Dau Vien I've been told is a very poor village: tiny farms, poor soil, no industry. I saw an ancient school there. I saw a simple little pagoda. I saw an outdoor stage set up for a show…a motorized carousel…a football terrain…some street vendors selling drinks, snacks, and cheap toys for the kids. But I saw no shops, no gas station, not even a fire station. Come to think of it, I've never seen a fire station in Hanoi, either, which seems odd considering there are frequent power outages and every time the power goes off, you can see open flame lamps and candles appear in every shop doorway and apartment window. I wished I'd brought my camera. Oh wait, I did bring my camera! I'll post some of the photos just as soon as I post this short account.

I started by taking picture of some the cute kids in the crowd. The boys responded to this attention like hungry sharks to chum. I certainly felt like their chum, the way they followed me around, mugging for my camera, interposing themselves between me and anything I aimed the camera at, and working themselves into a gleeful frenzy. The village was picturesque, full of ponds and pigs and ducks amid a labyrinth of narrow walled lanes barely wide enough to accommodate an automobile. The rainbow of costumed women dancing in and out of the pagoda to the beat of drums and gongs played by four monks was a great photo op. But it was really the kids that impressed me most. They may have had TVs at home, but almost certainly no books, video games, or Internet access. The festival air must have made them feel as if a circus had come to town—and I was their elephant.

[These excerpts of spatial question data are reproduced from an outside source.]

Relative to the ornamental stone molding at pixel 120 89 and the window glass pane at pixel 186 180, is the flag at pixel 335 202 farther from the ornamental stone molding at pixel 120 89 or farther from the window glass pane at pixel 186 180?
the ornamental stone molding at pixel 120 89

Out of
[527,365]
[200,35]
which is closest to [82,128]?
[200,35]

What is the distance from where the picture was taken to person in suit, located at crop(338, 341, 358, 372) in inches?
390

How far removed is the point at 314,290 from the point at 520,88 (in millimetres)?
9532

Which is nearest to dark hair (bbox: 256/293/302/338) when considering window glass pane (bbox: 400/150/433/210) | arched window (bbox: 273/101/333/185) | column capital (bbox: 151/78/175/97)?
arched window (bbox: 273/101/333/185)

Dai's family home was a simple affair—essentially, one big room and one small one, with a veranda, a bathroom very reminiscent of a gas station rest room in Elko, Nevada, and a big yard full of trees and chickens. The kitchen sink was a large plastic tub under a 2-foot-high outdoor spigot and the kitchen stove was a stack of bricks piled against the exterior wall of the bathroom. On this stove, Dai's mother cooked dinner for about 20 people, including yours truly.

I won't go into detail about dinner, but I'll tell you this much: I had a fantastic time, and I'll give you my best tip for enjoying yourself the next time you attend a Vietnamese celebration dinner for which the cooks have prepared their most special dishes. Keep your own bowl filled with those items you like best(or that like you best) so that nobody else has room to stick in an item like a pig uturus they feel sure you'd enjoy.

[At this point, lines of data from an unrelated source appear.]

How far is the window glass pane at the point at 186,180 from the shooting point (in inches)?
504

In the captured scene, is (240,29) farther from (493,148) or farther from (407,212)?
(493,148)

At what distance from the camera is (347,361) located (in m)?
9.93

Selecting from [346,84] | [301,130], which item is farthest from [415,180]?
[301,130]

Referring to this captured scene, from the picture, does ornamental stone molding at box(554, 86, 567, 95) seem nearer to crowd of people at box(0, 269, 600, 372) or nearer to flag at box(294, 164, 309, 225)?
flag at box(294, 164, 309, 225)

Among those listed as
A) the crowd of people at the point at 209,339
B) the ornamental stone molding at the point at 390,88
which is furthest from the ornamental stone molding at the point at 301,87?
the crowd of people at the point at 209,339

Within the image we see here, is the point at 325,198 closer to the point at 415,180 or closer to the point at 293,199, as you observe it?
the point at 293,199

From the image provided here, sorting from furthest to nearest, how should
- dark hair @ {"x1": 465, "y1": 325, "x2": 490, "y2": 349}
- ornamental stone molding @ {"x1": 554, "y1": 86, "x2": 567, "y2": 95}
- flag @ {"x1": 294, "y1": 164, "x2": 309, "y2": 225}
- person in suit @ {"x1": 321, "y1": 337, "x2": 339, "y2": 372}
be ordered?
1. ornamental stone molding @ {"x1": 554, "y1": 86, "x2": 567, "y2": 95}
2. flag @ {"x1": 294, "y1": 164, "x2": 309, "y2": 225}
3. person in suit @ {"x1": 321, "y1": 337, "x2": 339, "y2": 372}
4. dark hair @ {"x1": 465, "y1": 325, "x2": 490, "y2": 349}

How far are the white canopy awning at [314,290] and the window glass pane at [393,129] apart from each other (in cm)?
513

The dinner was eaten on the floor in the main room, of course. In two corners of this room were two big beds. After dinner, the women and children gathered on one bed to gossip and nap. The men divided into two strata. One strata gathered on the other bed to play a card game with strange-looking narrow cards. The srata with pockets full of money remained on the floor and began a fast-paced gambling game so simple I saw at once there could be no skill involved beyond dealing off the bottom of the deck. This is one reason I sat out. Another is that 100,000 dong notes ($6 bills) started flying back and forth at a dizzying rate. Too rich even for this American's blood. The third reason is that I wanted to wander around the village and take a few more pictures.

Within 30 minutes I had received—and accepted—no less than two invitations to have tea and snacks with strangers in their modest but very charming rural homes. One family had no English beyond "Hello. How are you?" The other family contained a young engineering student who could converse in English enough to gossip with me about the first family. This conversation took place, naturally, on the floor, with the young man's parents hanging on every word but showing no sign of understanding any of it. I excused myself when the student's younger brother climbed into bed just behind me and his grandmother climbed into a second bed about three feet closer to the front door. I suppose even at festival time country folk still get up with their chickens.